Given information:
============================================================

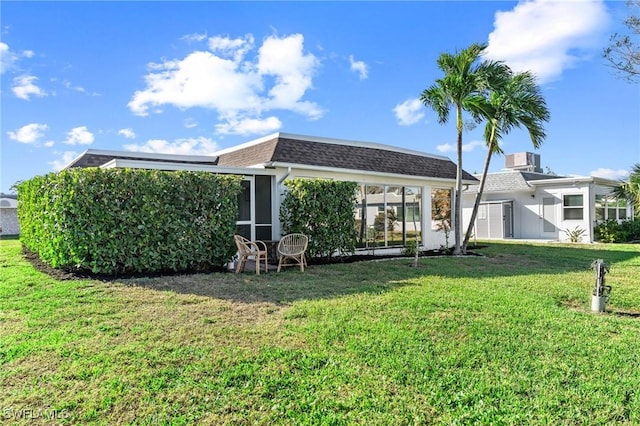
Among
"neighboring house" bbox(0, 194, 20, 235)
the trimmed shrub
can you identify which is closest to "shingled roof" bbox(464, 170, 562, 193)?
the trimmed shrub

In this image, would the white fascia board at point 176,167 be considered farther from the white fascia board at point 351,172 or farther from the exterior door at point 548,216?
the exterior door at point 548,216

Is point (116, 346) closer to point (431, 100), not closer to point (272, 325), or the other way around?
point (272, 325)

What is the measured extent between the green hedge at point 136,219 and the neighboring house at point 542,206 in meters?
15.2

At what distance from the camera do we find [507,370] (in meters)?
3.82

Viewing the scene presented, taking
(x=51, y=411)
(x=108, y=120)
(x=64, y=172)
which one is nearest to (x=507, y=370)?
(x=51, y=411)

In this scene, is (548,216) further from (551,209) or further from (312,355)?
(312,355)

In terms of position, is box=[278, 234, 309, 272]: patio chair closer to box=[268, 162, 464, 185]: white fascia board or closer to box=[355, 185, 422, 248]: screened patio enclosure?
box=[268, 162, 464, 185]: white fascia board

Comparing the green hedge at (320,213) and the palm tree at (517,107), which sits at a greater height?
the palm tree at (517,107)

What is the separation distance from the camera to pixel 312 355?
162 inches

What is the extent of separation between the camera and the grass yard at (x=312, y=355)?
3.15 meters

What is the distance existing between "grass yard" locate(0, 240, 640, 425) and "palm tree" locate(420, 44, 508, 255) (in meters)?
7.28

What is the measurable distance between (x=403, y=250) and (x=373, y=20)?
286 inches
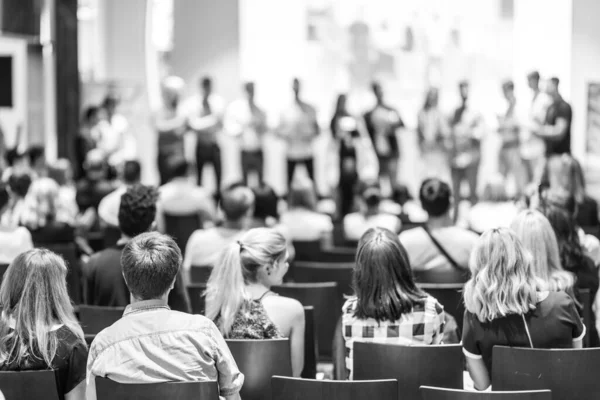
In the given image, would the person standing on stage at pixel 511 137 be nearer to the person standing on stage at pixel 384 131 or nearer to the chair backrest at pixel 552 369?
the person standing on stage at pixel 384 131

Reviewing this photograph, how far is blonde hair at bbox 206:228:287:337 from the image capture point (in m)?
3.41

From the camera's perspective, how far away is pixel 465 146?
36.4 feet

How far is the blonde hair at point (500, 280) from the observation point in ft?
10.6

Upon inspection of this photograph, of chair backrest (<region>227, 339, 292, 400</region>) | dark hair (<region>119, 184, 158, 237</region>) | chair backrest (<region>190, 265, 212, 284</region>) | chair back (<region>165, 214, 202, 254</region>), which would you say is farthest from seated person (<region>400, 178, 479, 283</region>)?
chair back (<region>165, 214, 202, 254</region>)

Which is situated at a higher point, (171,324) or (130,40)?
(130,40)

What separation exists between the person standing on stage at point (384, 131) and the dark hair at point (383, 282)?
297 inches

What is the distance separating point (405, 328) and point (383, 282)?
0.19m

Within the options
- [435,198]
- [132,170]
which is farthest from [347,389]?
[132,170]

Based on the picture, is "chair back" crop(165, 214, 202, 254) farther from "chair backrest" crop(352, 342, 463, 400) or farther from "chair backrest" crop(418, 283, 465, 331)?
"chair backrest" crop(352, 342, 463, 400)

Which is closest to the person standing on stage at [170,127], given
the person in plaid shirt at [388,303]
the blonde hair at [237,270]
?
the blonde hair at [237,270]

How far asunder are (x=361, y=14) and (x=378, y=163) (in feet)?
10.9

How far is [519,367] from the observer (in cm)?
300

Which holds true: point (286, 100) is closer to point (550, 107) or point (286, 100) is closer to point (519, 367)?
point (550, 107)

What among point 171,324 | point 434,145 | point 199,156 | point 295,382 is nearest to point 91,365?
point 171,324
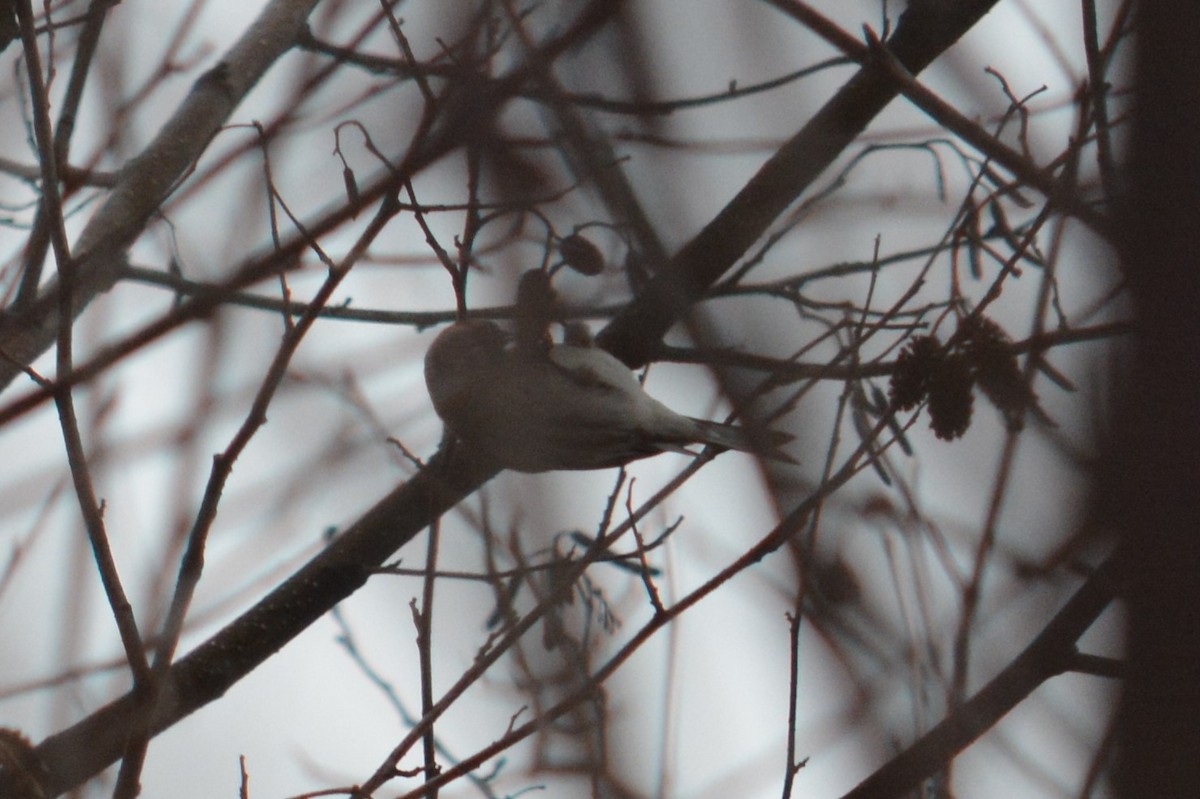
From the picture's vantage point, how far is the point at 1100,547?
2.99 ft

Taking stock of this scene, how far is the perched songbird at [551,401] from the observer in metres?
2.82

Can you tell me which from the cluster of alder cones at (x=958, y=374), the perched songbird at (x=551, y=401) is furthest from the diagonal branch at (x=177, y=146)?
the cluster of alder cones at (x=958, y=374)

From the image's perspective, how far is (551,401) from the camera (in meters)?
2.95

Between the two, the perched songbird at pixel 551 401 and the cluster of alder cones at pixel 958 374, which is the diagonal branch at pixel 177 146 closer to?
the perched songbird at pixel 551 401

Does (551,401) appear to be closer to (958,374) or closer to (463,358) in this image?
(463,358)

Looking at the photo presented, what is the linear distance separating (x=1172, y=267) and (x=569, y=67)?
0.70 meters

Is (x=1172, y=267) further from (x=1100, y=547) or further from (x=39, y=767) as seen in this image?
(x=39, y=767)

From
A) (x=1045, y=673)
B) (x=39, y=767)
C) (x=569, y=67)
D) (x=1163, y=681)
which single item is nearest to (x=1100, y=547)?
(x=1163, y=681)

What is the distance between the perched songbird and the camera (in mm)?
2822

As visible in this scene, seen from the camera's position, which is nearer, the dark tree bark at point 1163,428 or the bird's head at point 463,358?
the dark tree bark at point 1163,428

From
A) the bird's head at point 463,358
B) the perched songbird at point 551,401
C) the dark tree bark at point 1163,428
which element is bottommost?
the dark tree bark at point 1163,428

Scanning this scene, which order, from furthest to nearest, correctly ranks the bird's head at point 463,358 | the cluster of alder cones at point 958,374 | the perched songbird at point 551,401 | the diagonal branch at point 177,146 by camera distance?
1. the bird's head at point 463,358
2. the perched songbird at point 551,401
3. the diagonal branch at point 177,146
4. the cluster of alder cones at point 958,374

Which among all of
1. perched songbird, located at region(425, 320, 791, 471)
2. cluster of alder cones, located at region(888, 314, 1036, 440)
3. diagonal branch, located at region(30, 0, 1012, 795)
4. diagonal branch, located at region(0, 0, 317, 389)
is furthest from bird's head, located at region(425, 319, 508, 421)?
cluster of alder cones, located at region(888, 314, 1036, 440)

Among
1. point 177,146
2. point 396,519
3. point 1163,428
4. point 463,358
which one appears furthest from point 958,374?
point 177,146
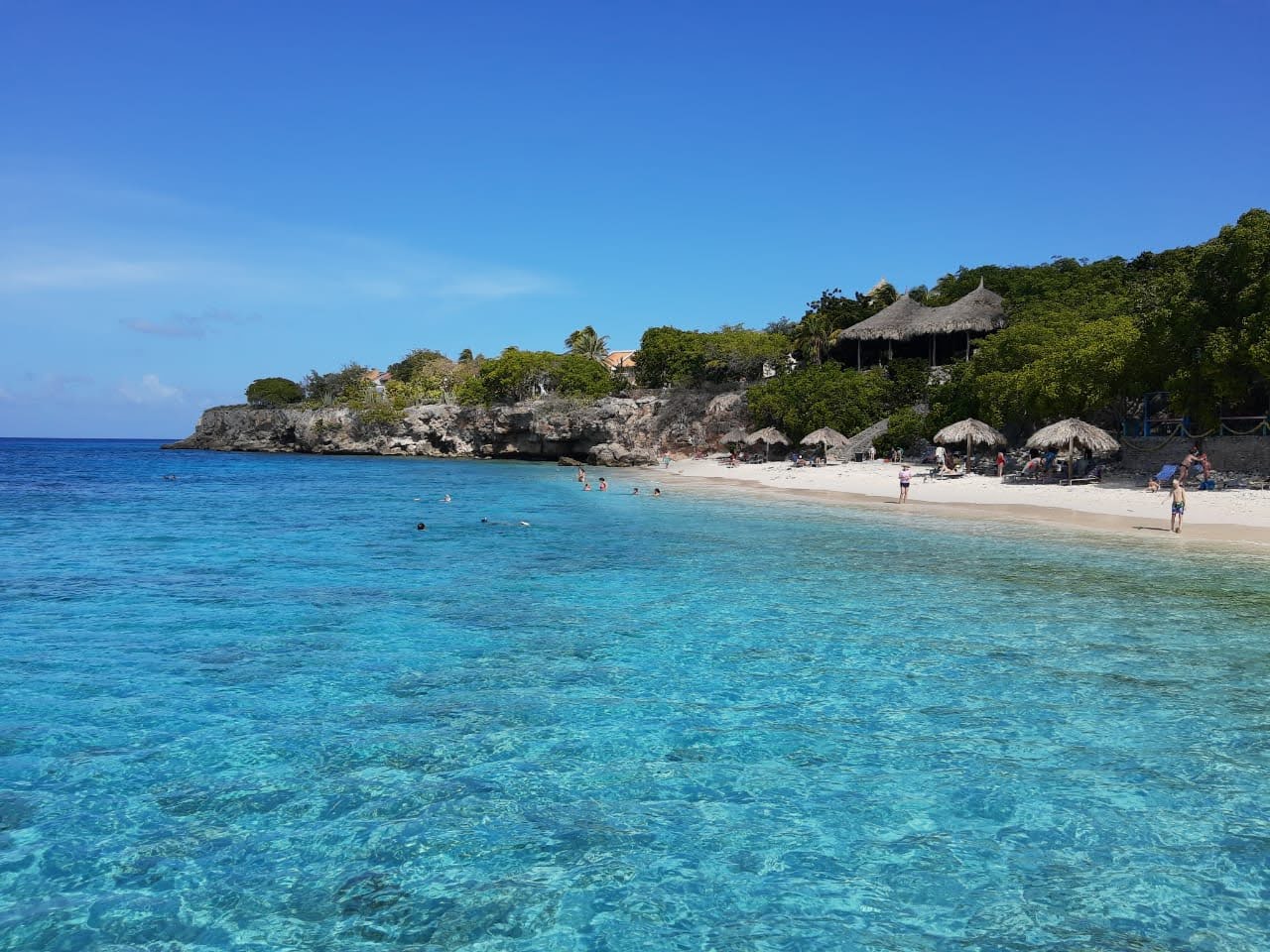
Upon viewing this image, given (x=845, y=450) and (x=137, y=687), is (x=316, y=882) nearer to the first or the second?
(x=137, y=687)

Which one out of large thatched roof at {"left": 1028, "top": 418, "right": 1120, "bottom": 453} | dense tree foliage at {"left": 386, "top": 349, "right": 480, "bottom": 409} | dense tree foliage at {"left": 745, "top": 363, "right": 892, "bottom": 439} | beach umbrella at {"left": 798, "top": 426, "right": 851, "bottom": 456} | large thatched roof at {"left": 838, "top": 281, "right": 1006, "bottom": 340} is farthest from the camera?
dense tree foliage at {"left": 386, "top": 349, "right": 480, "bottom": 409}

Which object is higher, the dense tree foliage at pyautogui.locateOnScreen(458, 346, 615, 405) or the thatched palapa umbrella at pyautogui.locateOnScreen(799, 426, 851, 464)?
the dense tree foliage at pyautogui.locateOnScreen(458, 346, 615, 405)

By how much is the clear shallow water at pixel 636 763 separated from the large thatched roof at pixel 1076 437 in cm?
1348

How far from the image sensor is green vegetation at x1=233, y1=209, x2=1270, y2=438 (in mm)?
22609

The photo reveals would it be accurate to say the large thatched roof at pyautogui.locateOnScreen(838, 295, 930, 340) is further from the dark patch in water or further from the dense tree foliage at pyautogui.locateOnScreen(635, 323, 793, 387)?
the dark patch in water

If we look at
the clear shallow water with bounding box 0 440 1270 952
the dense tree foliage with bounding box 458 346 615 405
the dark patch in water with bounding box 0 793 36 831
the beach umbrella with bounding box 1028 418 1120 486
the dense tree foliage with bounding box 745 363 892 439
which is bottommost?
the dark patch in water with bounding box 0 793 36 831

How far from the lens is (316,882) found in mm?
4332

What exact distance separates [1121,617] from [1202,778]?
17.8 ft

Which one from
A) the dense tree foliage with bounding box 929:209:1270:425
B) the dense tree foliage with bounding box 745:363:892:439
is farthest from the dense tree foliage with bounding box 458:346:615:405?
the dense tree foliage with bounding box 929:209:1270:425

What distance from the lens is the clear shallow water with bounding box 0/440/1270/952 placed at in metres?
4.13

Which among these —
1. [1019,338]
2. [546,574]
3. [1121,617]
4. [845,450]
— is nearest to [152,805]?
[546,574]

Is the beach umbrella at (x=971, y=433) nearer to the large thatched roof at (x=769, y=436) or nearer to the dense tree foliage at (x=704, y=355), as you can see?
the large thatched roof at (x=769, y=436)

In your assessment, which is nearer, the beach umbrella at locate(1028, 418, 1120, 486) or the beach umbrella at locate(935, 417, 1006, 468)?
the beach umbrella at locate(1028, 418, 1120, 486)

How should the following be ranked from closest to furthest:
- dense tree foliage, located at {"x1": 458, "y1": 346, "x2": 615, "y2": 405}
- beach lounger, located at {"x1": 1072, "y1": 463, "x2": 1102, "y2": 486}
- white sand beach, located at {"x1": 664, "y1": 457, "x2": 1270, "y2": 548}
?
white sand beach, located at {"x1": 664, "y1": 457, "x2": 1270, "y2": 548}
beach lounger, located at {"x1": 1072, "y1": 463, "x2": 1102, "y2": 486}
dense tree foliage, located at {"x1": 458, "y1": 346, "x2": 615, "y2": 405}
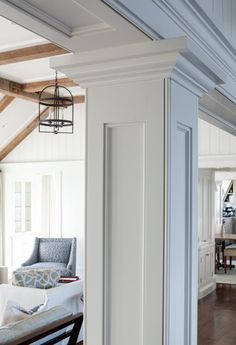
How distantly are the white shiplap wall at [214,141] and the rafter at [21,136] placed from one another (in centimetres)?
316

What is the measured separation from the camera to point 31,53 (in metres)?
5.65

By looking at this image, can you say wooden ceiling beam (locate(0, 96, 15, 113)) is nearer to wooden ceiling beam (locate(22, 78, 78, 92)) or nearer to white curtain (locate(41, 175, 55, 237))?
wooden ceiling beam (locate(22, 78, 78, 92))

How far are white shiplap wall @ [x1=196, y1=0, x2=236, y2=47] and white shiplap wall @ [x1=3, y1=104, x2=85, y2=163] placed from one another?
634cm

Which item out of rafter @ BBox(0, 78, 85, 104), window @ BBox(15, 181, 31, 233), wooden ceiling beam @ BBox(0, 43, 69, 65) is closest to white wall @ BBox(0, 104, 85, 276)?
window @ BBox(15, 181, 31, 233)

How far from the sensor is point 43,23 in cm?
116

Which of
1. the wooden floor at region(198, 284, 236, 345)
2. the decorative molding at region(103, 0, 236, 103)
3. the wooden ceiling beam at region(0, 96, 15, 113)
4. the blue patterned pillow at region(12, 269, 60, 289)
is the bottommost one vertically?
the wooden floor at region(198, 284, 236, 345)

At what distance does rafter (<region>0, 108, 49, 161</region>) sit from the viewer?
8.95 metres

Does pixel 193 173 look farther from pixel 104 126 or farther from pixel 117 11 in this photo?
pixel 117 11

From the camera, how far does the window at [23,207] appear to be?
960 cm

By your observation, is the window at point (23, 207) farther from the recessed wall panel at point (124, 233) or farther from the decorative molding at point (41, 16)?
the decorative molding at point (41, 16)

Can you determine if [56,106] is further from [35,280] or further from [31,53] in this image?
[35,280]

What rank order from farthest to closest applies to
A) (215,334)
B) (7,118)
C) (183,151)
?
(7,118)
(215,334)
(183,151)

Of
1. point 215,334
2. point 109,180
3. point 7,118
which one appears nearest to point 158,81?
point 109,180

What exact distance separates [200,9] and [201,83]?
37cm
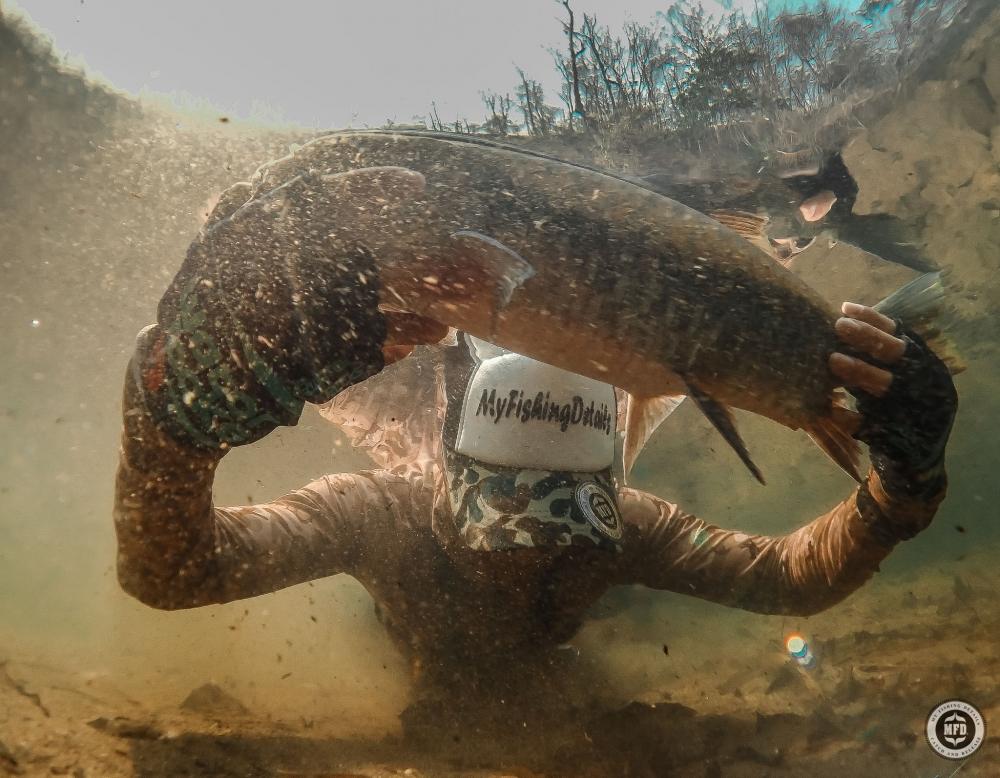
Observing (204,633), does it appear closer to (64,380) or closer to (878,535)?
(878,535)

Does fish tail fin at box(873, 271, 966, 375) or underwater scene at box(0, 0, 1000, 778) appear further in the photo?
fish tail fin at box(873, 271, 966, 375)

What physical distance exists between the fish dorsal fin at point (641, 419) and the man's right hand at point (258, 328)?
126 cm

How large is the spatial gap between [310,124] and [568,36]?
9.83 feet

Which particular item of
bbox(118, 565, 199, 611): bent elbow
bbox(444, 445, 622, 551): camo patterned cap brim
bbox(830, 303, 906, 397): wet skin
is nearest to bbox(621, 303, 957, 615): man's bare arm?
bbox(830, 303, 906, 397): wet skin

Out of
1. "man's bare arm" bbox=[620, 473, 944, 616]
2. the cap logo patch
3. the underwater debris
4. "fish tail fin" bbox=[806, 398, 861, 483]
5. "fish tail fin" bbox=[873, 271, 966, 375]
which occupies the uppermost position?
"fish tail fin" bbox=[873, 271, 966, 375]

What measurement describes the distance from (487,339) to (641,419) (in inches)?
35.6

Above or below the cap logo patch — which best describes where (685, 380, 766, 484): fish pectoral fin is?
above

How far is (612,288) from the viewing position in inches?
82.4

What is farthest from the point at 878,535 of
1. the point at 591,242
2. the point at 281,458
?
the point at 281,458

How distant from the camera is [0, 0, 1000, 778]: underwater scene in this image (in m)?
2.10

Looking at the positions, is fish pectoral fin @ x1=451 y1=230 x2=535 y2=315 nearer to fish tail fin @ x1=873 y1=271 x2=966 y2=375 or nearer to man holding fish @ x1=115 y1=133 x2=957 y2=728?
man holding fish @ x1=115 y1=133 x2=957 y2=728

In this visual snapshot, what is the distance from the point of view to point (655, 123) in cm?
620

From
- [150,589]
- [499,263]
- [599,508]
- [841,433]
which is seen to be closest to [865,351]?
[841,433]

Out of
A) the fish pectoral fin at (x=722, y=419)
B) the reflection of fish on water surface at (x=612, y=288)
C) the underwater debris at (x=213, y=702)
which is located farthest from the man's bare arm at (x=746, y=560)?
the underwater debris at (x=213, y=702)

============================================================

Your task:
Extract, verbatim, the lines from the one containing "How far is (612,288)" through the last line of the listing above.

Answer:
How far is (612,288) from the viewing position in inches?
82.4

What is farthest from the point at 878,535 of
1. the point at 591,242
2. the point at 281,458
?
the point at 281,458

How distant from the camera is [0, 0, 1000, 778]: underwater scene in this image (in m)?
2.10

Looking at the positions, is fish pectoral fin @ x1=451 y1=230 x2=535 y2=315 nearer to fish tail fin @ x1=873 y1=271 x2=966 y2=375 or nearer to man holding fish @ x1=115 y1=133 x2=957 y2=728?
man holding fish @ x1=115 y1=133 x2=957 y2=728

In this visual snapshot, what is the distance from the point of view to point (655, 123) in cm?
620

From
- [150,589]
- [499,263]
- [599,508]
- [841,433]
which is seen to be closest to [865,351]?
[841,433]

Out of
A) the fish pectoral fin at (x=722, y=419)
B) the reflection of fish on water surface at (x=612, y=288)
C) the underwater debris at (x=213, y=702)
which is located farthest from the man's bare arm at (x=746, y=560)?
the underwater debris at (x=213, y=702)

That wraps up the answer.